(NSI News Source Info) TORONTO, Canada - December 15, 2011: U.S. forces formally ended their nine-year war in Iraq on Thursday with a low key flag ceremony in Baghdad, while to the north flickering violence highlighted ethnic and sectarian strains threatening the country in years ahead
"After a lot of blood spilled by Iraqis and Americans, the mission of an Iraq that could govern and secure itself has become real," Defense Secretary Leon Panetta said at the ceremony at Baghdad's still heavily-fortified airport.
Almost 4,500 U.S. soldiers and tens of thousands of Iraqis lost their lives in the war that began with a "Shock and Awe" campaign of missiles pounding Baghdad and descended into sectarian strife and a surge in U.S. troop numbers.
U.S. soldiers lowered the flag of American forces in Iraq and slipped it into a camouflage-colored sleeve in a brief outdoor ceremony, symbolically ending the most unpopular U.S. military venture since the Vietnam War of the 1960s and 70s.
The remaining 4,000 American troops will leave by the end of the year.
Toppled Iraqi leader Saddam Hussein is dead, executed in 2006 and the worst sectarian violence has, at least for now, passed. But Iraq still struggles with insurgents, a fragile power-sharing government and an oil-reliant economy plagued by power shortages and corruption.
"Iraq will be tested in the days ahead, by terrorism, by those who would seek to divide, by economic and social issues," Panetta told the rows of assembled U.S. soldiers and embassy officials at the ceremony. "Challenges remain, but the United State s will be there to stand by the Iraqi people."
In Falluja, the former heartland of an al Qaeda insurgency and scene of some of the worst fighting in the war, several thousand Iraqis celebrated the withdrawal on Wednesday, some burning U.S. flags and waving pictures of dead relatives.
Around 2,500 mainly Shi'ite Muslim residents of the northern territory of Diyala protested on Thursday in front of the provincial council building for a second day against a move to declare autonomy from the mainly Sunni Salahuddin province.
Police used batons and water cannon to disperse demonstrators who tried to storm the council headquarters, witnesses said. Some protesters climbed to the roof of the building and raised green and black Shi'ite flags.
Some parts of Diyala are disputed territories between the minority Kurds in the north and Arab Shi'ite-led government in Baghdad. The long-standing dispute over land, oil and power is considered a potential flashpoint for future conflict in Iraq after American troops depart.
Iraq's neighbors will watch how Baghdad tackles its sectarian and ethnic division without the U.S. military. Events there could be influenced by conflict in neighbouring Syria that has taken on a sectarian hue in recent weeks.
U.S. President Barack Obama, who made an election promise to bring troops home, told Iraqi Prime Minister Nuri al-Maliki that Washington will remain a loyal partner after the last troops roll across the Kuwaiti border.
"WE NEED TO BE SAFE"
Iraq's Shi'ite leadership presents the withdrawal as a new start for the country's sovereignty, but many Iraqis question which direction the nation will take without U.S. troops.
"I am happy they are leaving. This is my country and they should leave," said Samer Saad, a soccer coach. "But I am worried because we need to be safe. We are worried because all the militias will start to come back."

▶ **Data records**:
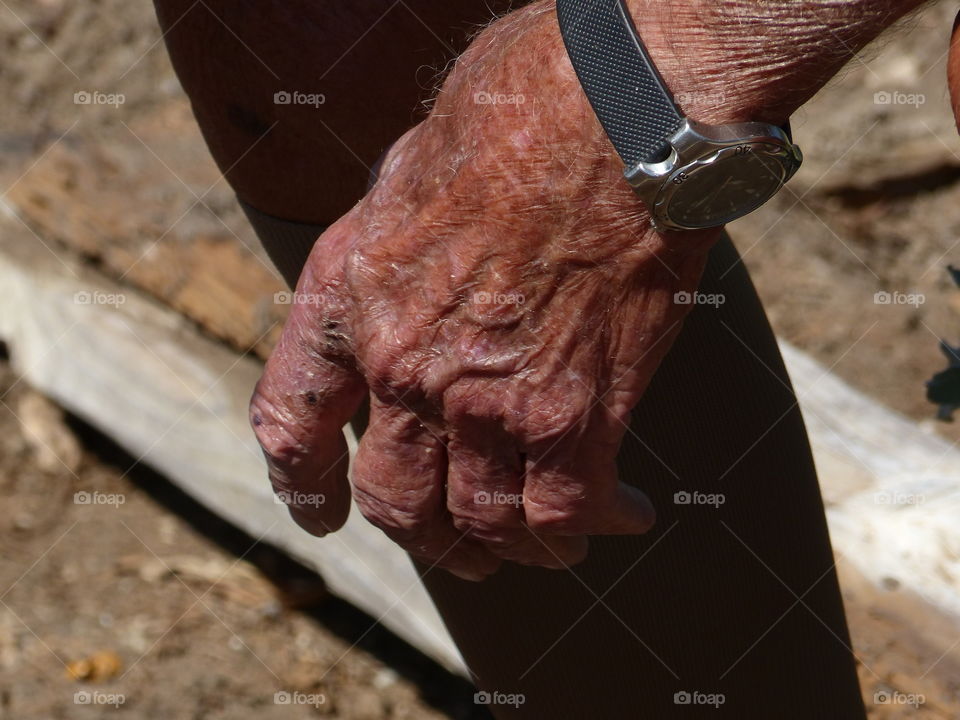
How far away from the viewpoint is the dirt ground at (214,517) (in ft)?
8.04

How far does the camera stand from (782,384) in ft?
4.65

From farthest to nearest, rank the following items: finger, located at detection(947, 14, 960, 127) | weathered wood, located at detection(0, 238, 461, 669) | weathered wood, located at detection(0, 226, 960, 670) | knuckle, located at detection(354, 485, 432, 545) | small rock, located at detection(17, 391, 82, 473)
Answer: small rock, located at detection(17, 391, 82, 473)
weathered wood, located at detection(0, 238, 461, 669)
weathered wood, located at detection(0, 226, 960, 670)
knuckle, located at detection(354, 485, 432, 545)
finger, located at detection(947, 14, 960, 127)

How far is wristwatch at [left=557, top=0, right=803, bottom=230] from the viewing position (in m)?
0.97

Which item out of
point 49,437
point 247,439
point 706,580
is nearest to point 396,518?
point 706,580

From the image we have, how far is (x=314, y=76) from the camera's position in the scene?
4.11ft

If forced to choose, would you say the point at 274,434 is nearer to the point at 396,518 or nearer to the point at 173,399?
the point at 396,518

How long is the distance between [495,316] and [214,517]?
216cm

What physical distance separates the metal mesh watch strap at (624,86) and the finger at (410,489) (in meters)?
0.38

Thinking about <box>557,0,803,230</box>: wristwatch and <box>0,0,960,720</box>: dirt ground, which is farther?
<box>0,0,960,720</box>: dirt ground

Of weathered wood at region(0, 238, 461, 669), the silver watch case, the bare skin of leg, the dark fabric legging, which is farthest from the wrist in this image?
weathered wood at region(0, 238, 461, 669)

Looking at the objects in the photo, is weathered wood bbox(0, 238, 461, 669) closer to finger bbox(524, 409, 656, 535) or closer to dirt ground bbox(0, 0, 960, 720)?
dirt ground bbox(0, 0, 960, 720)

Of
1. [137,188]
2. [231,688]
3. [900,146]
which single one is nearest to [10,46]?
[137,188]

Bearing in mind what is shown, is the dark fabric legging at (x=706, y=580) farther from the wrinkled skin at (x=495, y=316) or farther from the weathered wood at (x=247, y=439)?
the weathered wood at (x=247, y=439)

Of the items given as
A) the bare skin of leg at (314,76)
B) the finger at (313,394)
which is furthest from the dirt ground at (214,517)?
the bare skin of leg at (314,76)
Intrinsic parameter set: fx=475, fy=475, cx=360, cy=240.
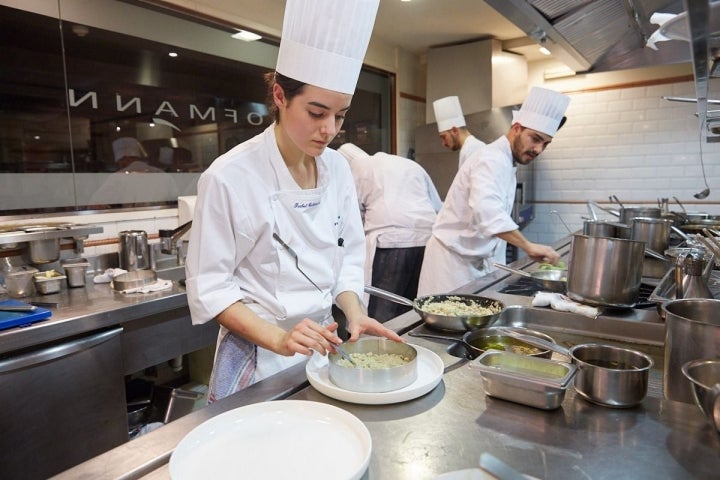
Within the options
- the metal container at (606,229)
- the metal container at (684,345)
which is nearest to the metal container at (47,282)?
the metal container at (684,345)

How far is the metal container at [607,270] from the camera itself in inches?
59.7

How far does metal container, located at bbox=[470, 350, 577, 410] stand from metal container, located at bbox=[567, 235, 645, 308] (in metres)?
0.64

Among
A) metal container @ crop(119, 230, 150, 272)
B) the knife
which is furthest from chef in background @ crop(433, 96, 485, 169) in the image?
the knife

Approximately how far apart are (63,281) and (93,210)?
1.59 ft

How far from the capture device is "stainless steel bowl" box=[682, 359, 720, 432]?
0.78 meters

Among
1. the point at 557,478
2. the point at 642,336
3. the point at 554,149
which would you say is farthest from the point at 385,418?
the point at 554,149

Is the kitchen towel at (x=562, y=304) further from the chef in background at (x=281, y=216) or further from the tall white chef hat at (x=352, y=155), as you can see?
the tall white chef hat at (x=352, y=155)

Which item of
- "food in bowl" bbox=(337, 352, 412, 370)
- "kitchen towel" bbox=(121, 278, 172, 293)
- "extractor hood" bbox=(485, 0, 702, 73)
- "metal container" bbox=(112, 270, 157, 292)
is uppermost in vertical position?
...
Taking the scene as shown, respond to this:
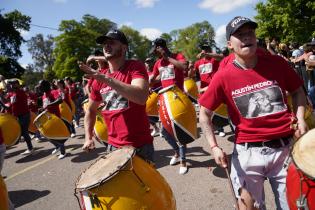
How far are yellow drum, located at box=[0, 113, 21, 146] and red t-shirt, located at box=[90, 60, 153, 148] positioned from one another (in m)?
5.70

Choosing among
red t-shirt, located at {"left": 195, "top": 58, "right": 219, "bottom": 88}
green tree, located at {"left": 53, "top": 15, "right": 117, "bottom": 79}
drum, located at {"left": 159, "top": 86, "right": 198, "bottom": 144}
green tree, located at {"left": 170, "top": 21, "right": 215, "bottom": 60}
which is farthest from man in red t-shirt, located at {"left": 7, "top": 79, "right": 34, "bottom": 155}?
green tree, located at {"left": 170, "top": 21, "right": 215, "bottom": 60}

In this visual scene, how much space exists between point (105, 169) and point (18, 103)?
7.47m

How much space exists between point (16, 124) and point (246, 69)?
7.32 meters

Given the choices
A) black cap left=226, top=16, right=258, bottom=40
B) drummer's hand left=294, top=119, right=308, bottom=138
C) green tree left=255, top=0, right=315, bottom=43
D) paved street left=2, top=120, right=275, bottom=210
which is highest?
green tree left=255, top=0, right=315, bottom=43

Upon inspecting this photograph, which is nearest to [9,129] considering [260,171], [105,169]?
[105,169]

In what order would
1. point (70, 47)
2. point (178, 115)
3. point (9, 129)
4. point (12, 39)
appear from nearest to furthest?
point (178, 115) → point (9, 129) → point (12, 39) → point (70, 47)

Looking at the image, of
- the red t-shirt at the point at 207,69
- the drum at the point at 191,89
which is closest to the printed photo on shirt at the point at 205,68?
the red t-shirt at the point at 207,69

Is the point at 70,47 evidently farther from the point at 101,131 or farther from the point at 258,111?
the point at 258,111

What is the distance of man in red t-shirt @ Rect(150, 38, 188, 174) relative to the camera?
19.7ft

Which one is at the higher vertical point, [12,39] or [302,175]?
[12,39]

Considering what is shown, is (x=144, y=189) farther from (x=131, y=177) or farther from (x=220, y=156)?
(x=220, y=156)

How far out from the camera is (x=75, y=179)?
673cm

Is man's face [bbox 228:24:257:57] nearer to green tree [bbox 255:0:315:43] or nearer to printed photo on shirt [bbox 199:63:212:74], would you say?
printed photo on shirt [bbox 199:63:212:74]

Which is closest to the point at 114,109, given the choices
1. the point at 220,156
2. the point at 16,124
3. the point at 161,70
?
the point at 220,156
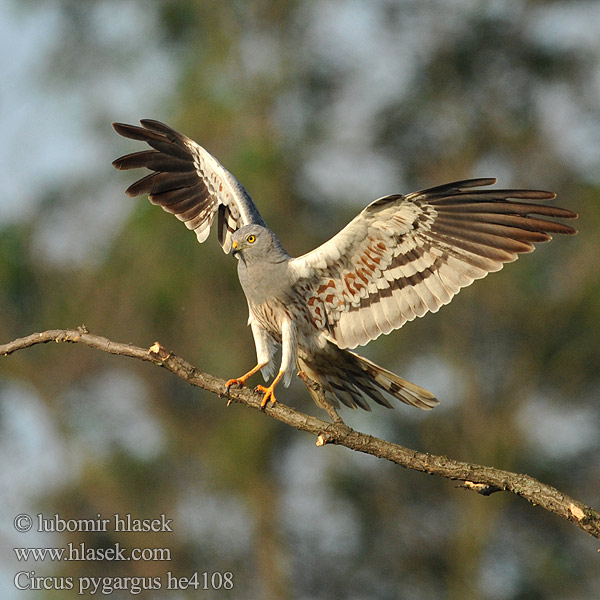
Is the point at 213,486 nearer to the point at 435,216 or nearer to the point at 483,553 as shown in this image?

▶ **What you need to do**: In the news report on the end of the U.S. war in Iraq, how many American troops still had to leave by the end of the year?

▶ **Exercise answer**: The remaining 4,000 American troops.